* **Your objective**: Rewrite the vivarium thread passage starting at "It largely depends" and ending at "plants into it?", putting "zip ties" in place of "cable ties".

* **Document passage**:
--------------------------------------------------

# Natural Looking vivarium...



## MexMex (Sep 12, 2007)

Hi, has anyone got any pics of a natural looking vivarium like the kind of ones in the exo-terra pics because they look brilliant and I want some help of how to achieve them but i dont want to use real plants or anything so any help will be greatly appreciated


----------



## Johelian (Nov 25, 2006)

Are these any good?



























It largely depends on what youre housing; some species can be really destructive (which is why our tegu doesnt currently have a naturalistic setup). Aboreal vivs are great for heavy-planting! Since this viv is wood, all of the branches are secured to the viv itself to create a basic network of climbing areas and then the plants are secured to the walls and branches using cable ties. I wouldnt know how to go about doing the same thing in an exo-terra glass terranium though...perhaps you have to buy a background first and then just stab fake plants into it?


----------



## jamie_coxon (Jul 18, 2007)




----------



## jamie_coxon (Jul 18, 2007)

empty at the moment and not finshed. but thats an exo terra 30z30x45 cms viv


----------



## MexMex (Sep 12, 2007)

thanks for the pics they are all great! i wished my viv's looked that good! where did you all get your large branches and things, all i can seem to find is really expensive java stuff


----------



## Johelian (Nov 25, 2006)

The branches came from local woodlands - we got lucky recently as a section had been felled and there were loads of cut-up branches. If you get "fresh" branches make sure that they are from a type of tree safe for reptiles - some of them have sap that can be poisonous or irritant. We usually strip the bark off all of our branches as well to be on the safe side! Old dry branches that are sap and bark free are usually ok, but make sure they arent rotten or filled with fungus or woodworm/other bugs.

--------------------------------------------------

* **Records of spatial reasoning**:
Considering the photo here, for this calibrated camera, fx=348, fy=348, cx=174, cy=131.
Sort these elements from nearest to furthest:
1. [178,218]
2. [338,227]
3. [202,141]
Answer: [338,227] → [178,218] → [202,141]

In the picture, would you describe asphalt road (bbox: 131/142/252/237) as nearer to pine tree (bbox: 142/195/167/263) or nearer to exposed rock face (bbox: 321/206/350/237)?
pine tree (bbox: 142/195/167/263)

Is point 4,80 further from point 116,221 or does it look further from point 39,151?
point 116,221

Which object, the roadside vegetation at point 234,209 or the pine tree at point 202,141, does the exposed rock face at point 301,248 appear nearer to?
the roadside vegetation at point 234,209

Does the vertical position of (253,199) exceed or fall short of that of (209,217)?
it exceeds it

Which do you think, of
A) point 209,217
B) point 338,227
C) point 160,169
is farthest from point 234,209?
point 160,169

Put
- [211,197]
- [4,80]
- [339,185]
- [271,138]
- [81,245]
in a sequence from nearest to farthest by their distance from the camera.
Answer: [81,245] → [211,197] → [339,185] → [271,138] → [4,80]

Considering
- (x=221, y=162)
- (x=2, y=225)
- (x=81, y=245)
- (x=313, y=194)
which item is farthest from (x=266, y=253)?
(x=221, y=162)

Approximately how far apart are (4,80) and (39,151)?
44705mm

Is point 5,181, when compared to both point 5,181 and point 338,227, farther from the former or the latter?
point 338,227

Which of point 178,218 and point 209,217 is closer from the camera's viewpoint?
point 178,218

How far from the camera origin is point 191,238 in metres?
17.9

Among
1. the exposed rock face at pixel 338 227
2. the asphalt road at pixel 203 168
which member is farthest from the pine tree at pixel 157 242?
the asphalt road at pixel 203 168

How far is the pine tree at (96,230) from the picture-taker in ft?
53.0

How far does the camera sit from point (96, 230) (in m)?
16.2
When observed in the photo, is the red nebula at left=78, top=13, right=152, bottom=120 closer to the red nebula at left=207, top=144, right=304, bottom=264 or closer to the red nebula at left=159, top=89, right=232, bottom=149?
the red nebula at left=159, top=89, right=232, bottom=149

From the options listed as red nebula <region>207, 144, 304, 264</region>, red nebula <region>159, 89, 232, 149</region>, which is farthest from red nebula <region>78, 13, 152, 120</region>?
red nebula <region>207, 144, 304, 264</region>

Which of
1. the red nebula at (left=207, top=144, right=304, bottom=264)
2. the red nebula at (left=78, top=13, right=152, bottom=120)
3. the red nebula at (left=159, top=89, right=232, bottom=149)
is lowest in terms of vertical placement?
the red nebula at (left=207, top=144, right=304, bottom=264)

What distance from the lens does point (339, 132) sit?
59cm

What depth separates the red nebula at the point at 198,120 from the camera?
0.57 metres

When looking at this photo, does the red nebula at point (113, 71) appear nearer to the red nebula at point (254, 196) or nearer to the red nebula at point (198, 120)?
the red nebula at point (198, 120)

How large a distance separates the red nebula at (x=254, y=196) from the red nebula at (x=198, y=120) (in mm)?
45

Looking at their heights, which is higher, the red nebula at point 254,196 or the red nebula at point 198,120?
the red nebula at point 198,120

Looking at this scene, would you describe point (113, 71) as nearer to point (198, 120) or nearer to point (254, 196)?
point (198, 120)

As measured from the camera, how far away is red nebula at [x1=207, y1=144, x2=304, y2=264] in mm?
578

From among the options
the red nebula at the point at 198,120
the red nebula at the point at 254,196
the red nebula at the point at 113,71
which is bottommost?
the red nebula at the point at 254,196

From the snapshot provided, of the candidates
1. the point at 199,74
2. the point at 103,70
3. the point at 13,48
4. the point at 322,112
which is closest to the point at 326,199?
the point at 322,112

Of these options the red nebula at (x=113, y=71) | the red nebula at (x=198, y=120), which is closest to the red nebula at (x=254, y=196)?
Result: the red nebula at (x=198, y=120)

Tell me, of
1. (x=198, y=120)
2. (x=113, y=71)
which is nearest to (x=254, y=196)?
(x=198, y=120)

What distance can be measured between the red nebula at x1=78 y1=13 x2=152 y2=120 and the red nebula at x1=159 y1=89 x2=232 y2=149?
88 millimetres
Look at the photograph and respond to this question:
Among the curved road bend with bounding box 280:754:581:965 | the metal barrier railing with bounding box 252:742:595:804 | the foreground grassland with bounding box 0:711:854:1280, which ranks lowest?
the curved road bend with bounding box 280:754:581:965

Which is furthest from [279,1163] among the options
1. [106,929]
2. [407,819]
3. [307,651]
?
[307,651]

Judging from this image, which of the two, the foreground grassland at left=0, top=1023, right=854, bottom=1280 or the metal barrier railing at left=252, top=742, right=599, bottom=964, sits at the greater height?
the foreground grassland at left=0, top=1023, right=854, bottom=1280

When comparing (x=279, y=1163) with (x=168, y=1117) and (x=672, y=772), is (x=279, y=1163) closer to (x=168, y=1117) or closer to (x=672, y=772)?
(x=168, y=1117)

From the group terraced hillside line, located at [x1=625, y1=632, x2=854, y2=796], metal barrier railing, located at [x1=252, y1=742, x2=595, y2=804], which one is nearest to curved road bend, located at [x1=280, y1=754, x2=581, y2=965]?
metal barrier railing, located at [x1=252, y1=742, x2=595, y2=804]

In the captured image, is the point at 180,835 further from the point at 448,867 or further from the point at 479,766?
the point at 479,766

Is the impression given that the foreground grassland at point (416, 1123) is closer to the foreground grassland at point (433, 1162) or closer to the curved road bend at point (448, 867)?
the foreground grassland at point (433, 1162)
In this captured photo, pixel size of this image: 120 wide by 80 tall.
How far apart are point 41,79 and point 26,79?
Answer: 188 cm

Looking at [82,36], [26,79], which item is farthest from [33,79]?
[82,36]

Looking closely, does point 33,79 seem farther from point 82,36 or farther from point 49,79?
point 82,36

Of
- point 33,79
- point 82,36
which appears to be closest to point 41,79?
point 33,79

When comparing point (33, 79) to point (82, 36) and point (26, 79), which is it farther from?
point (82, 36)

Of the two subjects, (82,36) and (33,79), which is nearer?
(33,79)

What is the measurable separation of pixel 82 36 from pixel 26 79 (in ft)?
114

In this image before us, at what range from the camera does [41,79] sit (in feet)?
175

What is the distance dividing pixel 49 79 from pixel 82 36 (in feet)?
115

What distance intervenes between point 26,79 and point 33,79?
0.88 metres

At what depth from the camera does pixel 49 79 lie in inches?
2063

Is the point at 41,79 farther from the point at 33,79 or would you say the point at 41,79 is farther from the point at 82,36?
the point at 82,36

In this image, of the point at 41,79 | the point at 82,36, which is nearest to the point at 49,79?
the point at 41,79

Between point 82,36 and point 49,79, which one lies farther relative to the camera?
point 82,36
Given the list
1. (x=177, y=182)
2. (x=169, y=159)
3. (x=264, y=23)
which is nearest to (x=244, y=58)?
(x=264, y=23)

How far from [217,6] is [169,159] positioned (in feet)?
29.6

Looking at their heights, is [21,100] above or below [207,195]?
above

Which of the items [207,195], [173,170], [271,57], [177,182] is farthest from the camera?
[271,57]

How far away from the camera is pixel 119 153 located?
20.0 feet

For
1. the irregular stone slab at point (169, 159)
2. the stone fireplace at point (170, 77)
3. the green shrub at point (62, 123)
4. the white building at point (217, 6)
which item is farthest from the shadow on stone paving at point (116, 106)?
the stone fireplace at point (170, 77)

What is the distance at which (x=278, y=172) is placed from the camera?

--------------------------------------------------

* **Task solution**:
It largely depends on what youre housing; some species can be really destructive (which is why our tegu doesnt currently have a naturalistic setup). Aboreal vivs are great for heavy-planting! Since this viv is wood, all of the branches are secured to the viv itself to create a basic network of climbing areas and then the plants are secured to the walls and branches using zip ties. I wouldnt know how to go about doing the same thing in an exo-terra glass terranium though...perhaps you have to buy a background first and then just stab fake plants into it?